Osowa jest dzielnicą, w której jest jeszcze wiele braków infrastrukturalnych. Potrzeby w tym zakresie jasno wyrazili osowianie w ankiecie budżetowej Rady Dzielnicy Osowa. Dlatego podwójnie bulwersuje sytuacja, gdy dochodzi do niszczenia tego, o co z takim trudem trzeba walczyć.
Na przystanku "Sopocka" zdewastowano wiatę, tłukąc szyby osłaniające pasażerów, oczekujących na autobus, przed wiatrem i zacinającym deszczem. Okruchy szkła tworzą dywan wokół wiaty. Na miejscu pozostały tylko dwie szyby.
Może sprawcy są dumni, że wielu osobom utrudnią codzienne funkcjonowanie, że zniszczyli coś, co stanowi wspólną własność i za naprawę zapłacimy wszyscy? Trudno zrozumieć motywy takiego działania. A szczególnie tym, którzy naciskają na instytucje miejskie, aby wiat w dzielnicy przybywało, bo w wietrzne, deszczowe lub śnieżne dni są one po prostu potrzebne.

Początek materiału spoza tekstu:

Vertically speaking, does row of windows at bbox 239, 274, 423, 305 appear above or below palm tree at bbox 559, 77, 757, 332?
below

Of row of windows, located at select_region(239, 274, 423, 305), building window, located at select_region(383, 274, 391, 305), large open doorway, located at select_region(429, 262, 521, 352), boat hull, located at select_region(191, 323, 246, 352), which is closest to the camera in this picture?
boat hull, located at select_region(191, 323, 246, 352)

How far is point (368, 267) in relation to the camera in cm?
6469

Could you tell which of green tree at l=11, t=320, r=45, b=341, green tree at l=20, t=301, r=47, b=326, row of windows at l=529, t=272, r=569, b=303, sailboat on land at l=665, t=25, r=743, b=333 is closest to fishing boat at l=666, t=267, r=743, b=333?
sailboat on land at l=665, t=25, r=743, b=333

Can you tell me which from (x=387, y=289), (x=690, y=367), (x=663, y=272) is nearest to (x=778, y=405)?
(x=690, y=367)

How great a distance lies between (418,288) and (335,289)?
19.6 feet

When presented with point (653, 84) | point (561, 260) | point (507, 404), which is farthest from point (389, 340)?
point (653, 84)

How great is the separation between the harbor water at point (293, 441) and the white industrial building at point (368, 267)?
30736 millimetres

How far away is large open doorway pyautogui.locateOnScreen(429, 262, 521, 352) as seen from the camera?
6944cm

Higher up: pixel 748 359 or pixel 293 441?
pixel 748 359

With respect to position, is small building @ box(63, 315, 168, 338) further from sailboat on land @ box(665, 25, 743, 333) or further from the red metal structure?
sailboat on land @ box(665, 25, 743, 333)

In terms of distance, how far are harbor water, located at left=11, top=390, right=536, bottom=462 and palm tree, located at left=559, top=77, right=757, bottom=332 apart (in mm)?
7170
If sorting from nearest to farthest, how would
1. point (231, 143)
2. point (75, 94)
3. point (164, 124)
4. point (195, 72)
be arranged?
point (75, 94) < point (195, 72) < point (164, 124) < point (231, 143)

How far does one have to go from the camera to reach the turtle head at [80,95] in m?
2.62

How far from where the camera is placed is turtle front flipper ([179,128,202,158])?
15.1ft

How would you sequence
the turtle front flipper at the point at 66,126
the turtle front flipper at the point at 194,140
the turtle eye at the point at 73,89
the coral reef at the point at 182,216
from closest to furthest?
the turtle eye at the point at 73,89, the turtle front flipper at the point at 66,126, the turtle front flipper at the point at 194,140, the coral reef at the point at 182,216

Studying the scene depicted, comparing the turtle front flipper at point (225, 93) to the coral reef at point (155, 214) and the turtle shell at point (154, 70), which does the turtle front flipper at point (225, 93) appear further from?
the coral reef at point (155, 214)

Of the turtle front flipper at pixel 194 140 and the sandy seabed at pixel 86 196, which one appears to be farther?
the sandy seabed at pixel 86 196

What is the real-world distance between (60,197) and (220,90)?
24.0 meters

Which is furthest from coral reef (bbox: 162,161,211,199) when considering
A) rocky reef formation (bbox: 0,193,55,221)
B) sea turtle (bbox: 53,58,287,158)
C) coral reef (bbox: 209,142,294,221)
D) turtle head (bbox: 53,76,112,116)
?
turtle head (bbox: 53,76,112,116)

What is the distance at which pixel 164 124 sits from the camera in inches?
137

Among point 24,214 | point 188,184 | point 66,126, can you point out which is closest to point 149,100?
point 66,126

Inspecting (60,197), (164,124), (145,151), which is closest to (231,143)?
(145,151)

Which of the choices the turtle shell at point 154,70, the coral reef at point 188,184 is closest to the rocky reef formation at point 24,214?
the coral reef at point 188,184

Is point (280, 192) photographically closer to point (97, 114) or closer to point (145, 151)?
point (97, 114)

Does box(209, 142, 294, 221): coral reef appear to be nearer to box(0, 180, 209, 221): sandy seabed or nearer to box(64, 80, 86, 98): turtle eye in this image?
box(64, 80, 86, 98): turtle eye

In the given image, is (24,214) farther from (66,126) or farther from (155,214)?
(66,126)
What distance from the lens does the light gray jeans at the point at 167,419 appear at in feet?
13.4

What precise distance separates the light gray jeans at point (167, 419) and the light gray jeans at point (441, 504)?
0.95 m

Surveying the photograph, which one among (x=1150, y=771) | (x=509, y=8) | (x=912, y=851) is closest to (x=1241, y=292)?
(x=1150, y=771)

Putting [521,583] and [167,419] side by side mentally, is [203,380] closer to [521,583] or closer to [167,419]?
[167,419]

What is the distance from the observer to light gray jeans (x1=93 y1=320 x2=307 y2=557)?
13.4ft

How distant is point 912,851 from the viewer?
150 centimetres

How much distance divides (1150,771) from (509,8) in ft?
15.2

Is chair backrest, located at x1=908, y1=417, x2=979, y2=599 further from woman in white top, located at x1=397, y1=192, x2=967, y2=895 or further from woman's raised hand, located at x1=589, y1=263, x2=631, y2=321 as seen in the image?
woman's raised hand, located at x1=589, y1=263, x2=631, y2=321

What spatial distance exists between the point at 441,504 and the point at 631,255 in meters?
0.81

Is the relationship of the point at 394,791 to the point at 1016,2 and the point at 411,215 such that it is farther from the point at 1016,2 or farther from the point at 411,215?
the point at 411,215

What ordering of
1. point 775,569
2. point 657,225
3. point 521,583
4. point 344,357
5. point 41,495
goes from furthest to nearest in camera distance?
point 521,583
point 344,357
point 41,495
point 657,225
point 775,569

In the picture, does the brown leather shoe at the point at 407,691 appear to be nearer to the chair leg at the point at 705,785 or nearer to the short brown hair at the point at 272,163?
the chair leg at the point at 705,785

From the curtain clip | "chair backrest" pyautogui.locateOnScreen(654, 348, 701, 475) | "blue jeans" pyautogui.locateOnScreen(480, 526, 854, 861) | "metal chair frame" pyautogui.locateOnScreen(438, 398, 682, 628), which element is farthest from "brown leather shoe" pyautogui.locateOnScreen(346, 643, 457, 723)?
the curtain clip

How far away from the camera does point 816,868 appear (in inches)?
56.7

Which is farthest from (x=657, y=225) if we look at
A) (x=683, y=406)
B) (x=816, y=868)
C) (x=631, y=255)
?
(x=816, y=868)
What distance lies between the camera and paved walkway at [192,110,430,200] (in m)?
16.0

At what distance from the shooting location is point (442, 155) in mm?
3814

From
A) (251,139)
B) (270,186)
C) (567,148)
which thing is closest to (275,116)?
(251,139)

To jest teraz bardzo aktualne, gdy został zapowiedziany wniosek do BO właśnie w sprawie ustawienia wiat przystankowych.
Tylko po co na niego głosować? Po to, żeby ktoś mógł sobie potłuc szyby?
Takie ustawiczne niszczenie wiaty na przystanku "Osowa - Obwodnica" w kierunku "Osowa Przesypownia" do prowadziło do jej likwidacji...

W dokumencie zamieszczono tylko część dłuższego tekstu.